Overview

This chat focuses on your past experience there’s not much you need to do to prepare. However, it would be advisable to pull your thoughts together ahead of time, and here’s the structure you can expect:

  • Experience - covering the type of roles you’ve held, the breadth and depth of responsibility, and size of projects managed. This is also your opportunity to showcase your content expertise in your field of work
  • Technical breadth and depth - At FB, we emphasize collaboration across multiple teams and individuals, so be able to talk about how your work has spanned multiple teams and/or iterations
  • TL (project management) skills - including technical mentoring – think about your role in the setup, execution and delivery of a project
  • People management skills - including upward influencing, mentorship, empathy, people growth etc.
  • Agility - Indicator of your growth opportunities, as measured through your capability and willingness to absorb knowledge from your experience, and use these lessons to become even more effective in new and different situations
  • Motivation - What would you be interested in working on at Facebook, or why are you interested in working to make Facebook better? Do you exhibit a strong general drive and desire to progress as a leader?
  • Meta/Barlas things: IR, DPR, Llama 2, GenAI, LoRA

  • Also, don’t be afraid to be vulnerable and talk about difficult subjects, show senior level leadership qualities as this is a senior role.

Experience

Amazon Music

  • Currently, at Amazon, I lead the Music team for query understanding (finetuned an LLM input text, output is the API call. Trained base LLM, finetuned with API data with human annotations) and personalization.
    • So as a user interacts with an Alexa device, say they say “play music”, we need to help understand the request and personalize it with the customers detail.
      • This involves Entity recognition: identifying song names, artist names, genre which is important because we need to know which playlist/radio station to play (we dont want to just play 1 song)
      • Intent classification:(Play music intent function call name, resolves query to match it to the function call, build arguments, slot filling, multi-step questions) “play songs by Adele” vs “play Adele’s latest music”
      • context understanding: users location, time of day, holidays, kid and explicit (find restaurant, lattitude longitude)
        1. Intent Recognition:
        • By analyzing the query, the system identifies that the user wants to “play music.” So, the main function to be called is playMusic.
      1. Slot Filling:
        • Song Name (track): Extract the song name from the query. In this case, it’s “Hello.”
        • Artist Name (artist): Extract the artist name. Here, it’s “Adele.”
        • Device (device): Extract where the user wants to play the music. Here, it’s “living room speaker.”
        • Volume (volume): Extract the desired volume. Here, it’s “60%.”
      2. Argument Building: Based on slot filling, construct the arguments for the function call.
        • track="Hello"
        • artist="Adele"
        • device="living room speaker"
        • volume=60
      3. Resolving the Query to Function Call: The LLM maps the extracted intent and slots to the function call: playMusic(track="Hello", artist="Adele", device="living room speaker", volume=60)
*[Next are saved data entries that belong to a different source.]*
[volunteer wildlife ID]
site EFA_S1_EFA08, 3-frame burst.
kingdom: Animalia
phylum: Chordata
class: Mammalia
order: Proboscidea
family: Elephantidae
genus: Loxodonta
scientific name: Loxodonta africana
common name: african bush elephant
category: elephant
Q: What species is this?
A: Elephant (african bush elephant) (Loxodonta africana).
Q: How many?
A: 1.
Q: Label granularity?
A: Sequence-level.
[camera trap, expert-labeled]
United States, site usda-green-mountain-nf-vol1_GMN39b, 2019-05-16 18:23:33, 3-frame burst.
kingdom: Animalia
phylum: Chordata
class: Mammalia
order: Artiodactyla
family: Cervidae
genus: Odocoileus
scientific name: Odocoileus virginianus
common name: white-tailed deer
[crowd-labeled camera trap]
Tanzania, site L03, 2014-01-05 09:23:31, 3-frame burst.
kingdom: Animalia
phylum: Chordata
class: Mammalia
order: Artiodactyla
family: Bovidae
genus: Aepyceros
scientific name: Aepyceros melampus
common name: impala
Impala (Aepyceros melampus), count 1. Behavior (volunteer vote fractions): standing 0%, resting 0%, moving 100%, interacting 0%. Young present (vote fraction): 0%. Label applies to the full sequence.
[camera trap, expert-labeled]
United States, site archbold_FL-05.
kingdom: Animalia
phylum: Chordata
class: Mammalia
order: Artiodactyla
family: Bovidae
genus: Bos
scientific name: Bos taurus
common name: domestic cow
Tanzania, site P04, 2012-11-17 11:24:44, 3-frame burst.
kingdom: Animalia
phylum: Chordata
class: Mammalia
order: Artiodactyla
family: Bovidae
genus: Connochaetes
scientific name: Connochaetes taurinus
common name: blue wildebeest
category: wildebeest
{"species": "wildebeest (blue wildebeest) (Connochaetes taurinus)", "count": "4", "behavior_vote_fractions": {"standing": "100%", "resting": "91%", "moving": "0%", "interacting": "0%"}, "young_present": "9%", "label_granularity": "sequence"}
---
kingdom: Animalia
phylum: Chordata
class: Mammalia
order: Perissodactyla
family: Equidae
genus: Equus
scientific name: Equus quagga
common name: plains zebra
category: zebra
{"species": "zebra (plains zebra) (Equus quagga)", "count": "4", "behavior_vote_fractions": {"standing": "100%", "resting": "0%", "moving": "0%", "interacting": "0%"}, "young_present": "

      4. Handling Multi-step Questions: Sometimes, a single query may not provide all the needed information. The system might need to ask follow-up questions. For instance, if the user just says “Play ‘Hello’”, the system might ask:
        • “Which artist’s ‘Hello’ would you like to play? Adele or Lionel Richie?”
        • Based on the user’s response, it can then construct the appropriate function call.
      5. Execution: Once the function call is constructed, the system will execute it, triggering the desired action.

In essence, using the LLM, you’re dynamically translating natural language instructions into structured function calls that the system can understand and act upon. This approach makes interactions intuitive for users while ensuring precise actions on the backend.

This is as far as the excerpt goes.